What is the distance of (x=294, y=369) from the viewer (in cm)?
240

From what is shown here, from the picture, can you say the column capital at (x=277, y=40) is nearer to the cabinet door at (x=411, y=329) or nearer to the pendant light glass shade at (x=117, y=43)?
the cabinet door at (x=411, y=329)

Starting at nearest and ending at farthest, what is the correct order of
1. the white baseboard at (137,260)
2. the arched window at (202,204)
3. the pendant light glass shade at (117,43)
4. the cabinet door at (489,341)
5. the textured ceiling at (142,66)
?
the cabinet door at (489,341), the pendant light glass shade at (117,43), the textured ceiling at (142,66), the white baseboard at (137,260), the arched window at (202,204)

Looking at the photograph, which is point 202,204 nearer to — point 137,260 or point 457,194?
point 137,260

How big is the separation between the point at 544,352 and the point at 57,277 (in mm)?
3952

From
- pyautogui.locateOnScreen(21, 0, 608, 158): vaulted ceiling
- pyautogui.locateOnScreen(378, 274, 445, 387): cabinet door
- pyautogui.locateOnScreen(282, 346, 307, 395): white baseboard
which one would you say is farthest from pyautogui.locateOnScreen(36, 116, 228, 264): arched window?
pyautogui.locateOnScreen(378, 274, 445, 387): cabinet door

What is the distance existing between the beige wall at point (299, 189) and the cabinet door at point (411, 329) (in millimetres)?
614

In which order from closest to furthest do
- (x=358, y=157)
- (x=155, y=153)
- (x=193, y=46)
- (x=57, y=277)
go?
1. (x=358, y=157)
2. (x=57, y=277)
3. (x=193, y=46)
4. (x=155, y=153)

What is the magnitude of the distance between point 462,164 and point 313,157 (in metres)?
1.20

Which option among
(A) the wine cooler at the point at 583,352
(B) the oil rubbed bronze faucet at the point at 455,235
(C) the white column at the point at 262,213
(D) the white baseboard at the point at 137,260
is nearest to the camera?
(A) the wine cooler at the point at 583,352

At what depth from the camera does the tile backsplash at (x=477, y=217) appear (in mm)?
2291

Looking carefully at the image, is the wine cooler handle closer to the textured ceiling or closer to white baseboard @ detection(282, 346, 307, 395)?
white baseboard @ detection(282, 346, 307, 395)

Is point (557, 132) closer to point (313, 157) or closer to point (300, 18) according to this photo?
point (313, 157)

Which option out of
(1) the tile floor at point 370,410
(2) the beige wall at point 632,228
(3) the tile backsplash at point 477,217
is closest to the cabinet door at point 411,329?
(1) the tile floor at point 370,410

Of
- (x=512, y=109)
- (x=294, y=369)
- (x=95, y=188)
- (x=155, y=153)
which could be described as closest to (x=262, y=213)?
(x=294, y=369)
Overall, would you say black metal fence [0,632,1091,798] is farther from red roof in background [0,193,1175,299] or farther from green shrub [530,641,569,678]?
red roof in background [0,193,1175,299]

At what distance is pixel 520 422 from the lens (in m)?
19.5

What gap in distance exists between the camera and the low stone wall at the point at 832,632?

Work instructions =>
Turn the data between the lines holding "From what is" and "the cabinet door at (489,341), the", inclusive, into a two-column CSV headed inquiry and reply, with one row for each pairing of text and answer. Enclose every field in double quotes and replace any line breaks inside a field with spaces.

Output of the exercise =>
inquiry,reply
"From what is shown here, from the picture, can you say the column capital at (x=277, y=40) is nearer to the cabinet door at (x=411, y=329) or nearer to the pendant light glass shade at (x=117, y=43)?","the cabinet door at (x=411, y=329)"
"Starting at nearest and ending at farthest, what is the correct order of 1. the white baseboard at (137,260) 2. the arched window at (202,204) 3. the pendant light glass shade at (117,43) 4. the cabinet door at (489,341) 5. the textured ceiling at (142,66) ?","the cabinet door at (489,341), the pendant light glass shade at (117,43), the textured ceiling at (142,66), the white baseboard at (137,260), the arched window at (202,204)"